● DATA
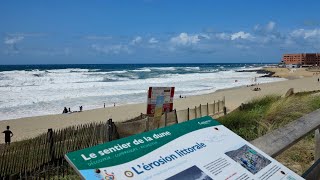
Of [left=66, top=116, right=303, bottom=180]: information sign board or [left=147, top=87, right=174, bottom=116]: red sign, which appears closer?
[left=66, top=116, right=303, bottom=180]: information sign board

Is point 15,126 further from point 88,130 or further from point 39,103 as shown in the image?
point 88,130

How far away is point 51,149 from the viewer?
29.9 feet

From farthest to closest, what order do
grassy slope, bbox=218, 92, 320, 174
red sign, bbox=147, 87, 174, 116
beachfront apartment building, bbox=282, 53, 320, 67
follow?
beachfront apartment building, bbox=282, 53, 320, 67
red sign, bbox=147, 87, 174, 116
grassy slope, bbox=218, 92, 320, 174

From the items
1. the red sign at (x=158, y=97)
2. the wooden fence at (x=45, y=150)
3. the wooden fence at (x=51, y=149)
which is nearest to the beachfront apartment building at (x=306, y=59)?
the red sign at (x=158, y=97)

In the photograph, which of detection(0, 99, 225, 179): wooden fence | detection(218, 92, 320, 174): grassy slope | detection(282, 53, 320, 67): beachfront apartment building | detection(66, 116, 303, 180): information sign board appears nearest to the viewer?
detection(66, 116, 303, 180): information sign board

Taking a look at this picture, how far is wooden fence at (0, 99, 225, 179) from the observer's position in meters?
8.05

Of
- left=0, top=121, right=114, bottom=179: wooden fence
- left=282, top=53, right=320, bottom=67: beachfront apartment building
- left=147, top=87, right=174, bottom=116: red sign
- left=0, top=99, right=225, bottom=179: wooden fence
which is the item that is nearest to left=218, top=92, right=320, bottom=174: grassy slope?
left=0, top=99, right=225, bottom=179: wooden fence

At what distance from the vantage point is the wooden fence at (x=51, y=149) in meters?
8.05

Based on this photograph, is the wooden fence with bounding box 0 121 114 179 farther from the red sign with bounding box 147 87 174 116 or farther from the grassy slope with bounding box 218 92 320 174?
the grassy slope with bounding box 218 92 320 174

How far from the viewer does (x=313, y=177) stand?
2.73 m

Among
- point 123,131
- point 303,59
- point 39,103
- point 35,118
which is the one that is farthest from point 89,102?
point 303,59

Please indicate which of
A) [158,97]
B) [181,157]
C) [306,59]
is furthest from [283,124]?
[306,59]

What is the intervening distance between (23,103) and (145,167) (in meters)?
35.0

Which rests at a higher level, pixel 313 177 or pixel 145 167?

● PROBLEM TO WORK ON
Please return every one of the records above word for word, leaving the pictures out.

● THE RESULT
Of [left=66, top=116, right=303, bottom=180]: information sign board or [left=147, top=87, right=174, bottom=116]: red sign, which appears closer?
[left=66, top=116, right=303, bottom=180]: information sign board

Is point 15,126 further from point 88,130 or further from point 39,103 as shown in the image?
point 88,130

How far away is point 51,149 from the viewer?
29.9 feet

From farthest to closest, what order do
grassy slope, bbox=218, 92, 320, 174
red sign, bbox=147, 87, 174, 116
beachfront apartment building, bbox=282, 53, 320, 67
follow?
beachfront apartment building, bbox=282, 53, 320, 67
red sign, bbox=147, 87, 174, 116
grassy slope, bbox=218, 92, 320, 174

From the items
1. the red sign at (x=158, y=97)
2. the wooden fence at (x=45, y=150)
3. the wooden fence at (x=51, y=149)
which is nearest to the beachfront apartment building at (x=306, y=59)?
the red sign at (x=158, y=97)

In the photograph, which of detection(0, 99, 225, 179): wooden fence | detection(218, 92, 320, 174): grassy slope | detection(282, 53, 320, 67): beachfront apartment building | detection(66, 116, 303, 180): information sign board appears nearest to the viewer?
detection(66, 116, 303, 180): information sign board

Taking a look at this picture, how far is wooden fence at (0, 99, 225, 179) from the observer's position in meters?
8.05

Of
- left=0, top=121, right=114, bottom=179: wooden fence
- left=282, top=53, right=320, bottom=67: beachfront apartment building
- left=147, top=87, right=174, bottom=116: red sign
- left=0, top=99, right=225, bottom=179: wooden fence
which is the item that is nearest to left=218, top=92, right=320, bottom=174: grassy slope?
left=0, top=99, right=225, bottom=179: wooden fence

At what distance from the vantage point is the wooden fence at (x=51, y=149) in meters?
8.05

Based on this photograph, is the wooden fence with bounding box 0 121 114 179 farther from the red sign with bounding box 147 87 174 116 or farther from the grassy slope with bounding box 218 92 320 174?
the grassy slope with bounding box 218 92 320 174

How far from the viewer does (x=313, y=177) stand?
2.73 m

Among
- point 123,131
- point 303,59
- point 39,103
- point 35,118
which is the one that is farthest from point 89,102?
point 303,59

Please indicate which of
A) [158,97]
B) [181,157]
C) [306,59]
is furthest from [283,124]?
[306,59]

What is the intervening distance between (23,103) and (145,167) (in meters)?
35.0

Which rests at a higher level, pixel 313 177 or pixel 145 167?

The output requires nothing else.